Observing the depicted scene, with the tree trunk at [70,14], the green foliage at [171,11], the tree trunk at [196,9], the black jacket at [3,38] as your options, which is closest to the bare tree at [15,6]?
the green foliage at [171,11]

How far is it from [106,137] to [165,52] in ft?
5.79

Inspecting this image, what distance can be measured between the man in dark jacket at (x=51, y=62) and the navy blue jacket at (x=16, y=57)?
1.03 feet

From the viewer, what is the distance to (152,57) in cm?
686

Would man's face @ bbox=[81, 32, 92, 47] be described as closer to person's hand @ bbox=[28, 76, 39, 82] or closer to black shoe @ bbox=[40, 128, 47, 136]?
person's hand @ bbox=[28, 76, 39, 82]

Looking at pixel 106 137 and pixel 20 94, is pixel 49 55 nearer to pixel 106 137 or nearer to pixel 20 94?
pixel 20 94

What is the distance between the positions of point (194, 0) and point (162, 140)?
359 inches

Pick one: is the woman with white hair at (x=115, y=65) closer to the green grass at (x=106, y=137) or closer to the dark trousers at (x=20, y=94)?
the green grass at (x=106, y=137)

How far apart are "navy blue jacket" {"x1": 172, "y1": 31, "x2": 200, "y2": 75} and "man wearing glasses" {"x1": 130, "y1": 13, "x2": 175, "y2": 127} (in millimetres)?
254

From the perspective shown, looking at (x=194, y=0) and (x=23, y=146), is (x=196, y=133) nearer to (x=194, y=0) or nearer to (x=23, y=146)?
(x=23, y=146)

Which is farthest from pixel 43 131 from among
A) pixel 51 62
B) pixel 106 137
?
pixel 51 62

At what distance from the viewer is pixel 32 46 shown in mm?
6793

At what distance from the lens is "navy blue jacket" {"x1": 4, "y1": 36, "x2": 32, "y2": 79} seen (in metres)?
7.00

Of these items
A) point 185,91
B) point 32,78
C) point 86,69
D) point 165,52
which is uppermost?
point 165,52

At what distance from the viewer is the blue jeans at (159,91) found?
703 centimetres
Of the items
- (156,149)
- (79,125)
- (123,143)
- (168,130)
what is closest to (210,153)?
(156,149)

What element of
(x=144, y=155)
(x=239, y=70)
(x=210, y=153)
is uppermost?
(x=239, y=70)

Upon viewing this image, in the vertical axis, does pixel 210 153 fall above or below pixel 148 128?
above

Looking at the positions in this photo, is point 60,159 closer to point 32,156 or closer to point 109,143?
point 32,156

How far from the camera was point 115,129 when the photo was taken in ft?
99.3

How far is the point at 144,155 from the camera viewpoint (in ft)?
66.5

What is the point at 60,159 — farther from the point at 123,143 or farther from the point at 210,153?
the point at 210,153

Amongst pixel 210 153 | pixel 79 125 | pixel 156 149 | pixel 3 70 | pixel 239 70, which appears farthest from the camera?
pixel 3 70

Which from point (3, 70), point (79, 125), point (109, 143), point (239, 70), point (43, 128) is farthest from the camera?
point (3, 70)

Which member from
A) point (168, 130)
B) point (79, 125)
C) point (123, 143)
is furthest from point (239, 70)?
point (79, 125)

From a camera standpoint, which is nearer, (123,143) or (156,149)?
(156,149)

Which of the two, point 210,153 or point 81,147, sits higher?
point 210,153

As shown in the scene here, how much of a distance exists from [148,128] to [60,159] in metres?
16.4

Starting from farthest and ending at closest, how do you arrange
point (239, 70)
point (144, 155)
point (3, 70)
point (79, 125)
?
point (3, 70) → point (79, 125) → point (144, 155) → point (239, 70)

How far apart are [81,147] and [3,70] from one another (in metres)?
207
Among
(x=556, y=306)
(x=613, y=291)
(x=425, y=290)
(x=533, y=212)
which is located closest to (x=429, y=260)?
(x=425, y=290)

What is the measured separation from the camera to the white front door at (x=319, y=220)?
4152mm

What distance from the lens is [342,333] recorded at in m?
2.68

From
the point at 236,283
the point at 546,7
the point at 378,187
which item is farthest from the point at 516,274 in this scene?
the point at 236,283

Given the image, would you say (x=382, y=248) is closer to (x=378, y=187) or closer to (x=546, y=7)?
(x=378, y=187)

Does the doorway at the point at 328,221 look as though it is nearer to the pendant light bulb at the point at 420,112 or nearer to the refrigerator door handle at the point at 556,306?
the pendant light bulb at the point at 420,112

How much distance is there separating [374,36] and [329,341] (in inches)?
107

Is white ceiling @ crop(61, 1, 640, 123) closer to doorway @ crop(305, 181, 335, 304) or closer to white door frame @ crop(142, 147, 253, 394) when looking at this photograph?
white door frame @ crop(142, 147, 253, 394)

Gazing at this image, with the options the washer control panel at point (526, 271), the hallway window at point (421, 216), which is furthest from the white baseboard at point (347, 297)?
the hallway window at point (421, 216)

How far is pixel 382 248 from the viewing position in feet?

▶ [EXERCISE DIRECTIONS] Write the complete data out, exactly as above.

▶ [EXERCISE ANSWER]
Observing the depicted scene, with the tree trunk at [70,14], the green foliage at [171,11], the tree trunk at [196,9], the black jacket at [3,38] as your options, which is closest to the bare tree at [15,6]?
the green foliage at [171,11]

How far is it from [106,137] to [165,52] in ft?
5.79

Inspecting this image, what distance can be measured between the man in dark jacket at (x=51, y=62) and the navy blue jacket at (x=16, y=57)?
1.03 feet

From the viewer, what is the distance to (152,57) in cm?
686

Would man's face @ bbox=[81, 32, 92, 47] be described as closer to person's hand @ bbox=[28, 76, 39, 82] or closer to black shoe @ bbox=[40, 128, 47, 136]?
person's hand @ bbox=[28, 76, 39, 82]

Looking at pixel 106 137 and pixel 20 94, is pixel 49 55 nearer to pixel 106 137 or nearer to pixel 20 94?
pixel 20 94

What is the distance between the positions of point (194, 0) and point (162, 140)?
359 inches

Pick one: is the woman with white hair at (x=115, y=65) closer to the green grass at (x=106, y=137) or closer to the dark trousers at (x=20, y=94)?
the green grass at (x=106, y=137)

How far apart are "navy blue jacket" {"x1": 172, "y1": 31, "x2": 200, "y2": 75} and "man wearing glasses" {"x1": 130, "y1": 13, "x2": 175, "y2": 127} (in millimetres)?
254

From the perspective shown, looking at (x=194, y=0) and (x=23, y=146), is (x=196, y=133) nearer to (x=194, y=0) or nearer to (x=23, y=146)?
(x=23, y=146)

Which is farthest from pixel 43 131 from among
A) pixel 51 62
B) pixel 106 137
?
pixel 51 62

At what distance from the viewer is pixel 32 46 shown in mm?
6793

At what distance from the lens is "navy blue jacket" {"x1": 4, "y1": 36, "x2": 32, "y2": 79} seen (in metres)?
7.00

Of these items
A) point 185,91
B) point 32,78
C) point 86,69
D) point 165,52
which is uppermost?
point 165,52

At what distance from the viewer is the blue jeans at (159,91) found?
703 centimetres
Of the items
- (156,149)
- (79,125)
- (123,143)
- (168,130)
what is closest to (210,153)?
(156,149)

What element of
(x=144, y=155)
(x=239, y=70)
(x=210, y=153)
is uppermost?
(x=239, y=70)

Upon viewing this image, in the vertical axis, does pixel 210 153 fall above or below pixel 148 128?
above

Looking at the positions in this photo, is point 60,159 closer to point 32,156 or closer to point 109,143?
point 32,156

How far from the camera was point 115,129 when the photo was taken in ft?
99.3

How far is the point at 144,155 from the camera viewpoint (in ft)?
66.5

What is the point at 60,159 — farther from the point at 123,143 or farther from the point at 210,153?
the point at 210,153

Amongst pixel 210 153 | pixel 79 125 | pixel 156 149 | pixel 3 70 | pixel 239 70, which appears farthest from the camera?
pixel 3 70

Which from point (3, 70), point (79, 125), point (109, 143), point (239, 70), point (43, 128) is farthest from the camera?
point (3, 70)

Which member from
A) point (168, 130)
B) point (79, 125)
C) point (123, 143)
is furthest from point (239, 70)?
point (79, 125)

From a camera standpoint, which is nearer, (123,143) or (156,149)?
(156,149)

Which of the two, point 210,153 or point 81,147, sits higher?
point 210,153

As shown in the scene here, how much of a distance exists from [148,128] to [60,159] in metres?
16.4

Starting from farthest and ending at closest, how do you arrange
point (239, 70)
point (144, 155)
point (3, 70)
point (79, 125)
?
point (3, 70) → point (79, 125) → point (144, 155) → point (239, 70)

How far apart are [81,147] and [3,70] from one another (in metres)?
207
Among
(x=556, y=306)
(x=613, y=291)
(x=425, y=290)
(x=533, y=212)
which is located closest to (x=429, y=260)?
(x=425, y=290)

What is the measured separation from the camera to the white front door at (x=319, y=220)?
4152mm

What distance from the lens is [342,333] recorded at in m?
2.68

From
the point at 236,283
the point at 546,7
the point at 378,187
which item is farthest from the point at 516,274 in this scene?
the point at 236,283

Given the image, would you say (x=382, y=248) is closer to (x=378, y=187) or closer to (x=546, y=7)?
(x=378, y=187)

Does the doorway at the point at 328,221 look as though it is nearer to the pendant light bulb at the point at 420,112 or nearer to the refrigerator door handle at the point at 556,306?
the pendant light bulb at the point at 420,112

How much distance is there separating [374,36] and [329,341] (in inches)?
107

Is white ceiling @ crop(61, 1, 640, 123) closer to doorway @ crop(305, 181, 335, 304) or closer to white door frame @ crop(142, 147, 253, 394) when looking at this photograph?
white door frame @ crop(142, 147, 253, 394)

Gazing at this image, with the options the washer control panel at point (526, 271), the hallway window at point (421, 216), which is furthest from the white baseboard at point (347, 297)?
the hallway window at point (421, 216)

How far is pixel 382 248 from the viewing position in feet?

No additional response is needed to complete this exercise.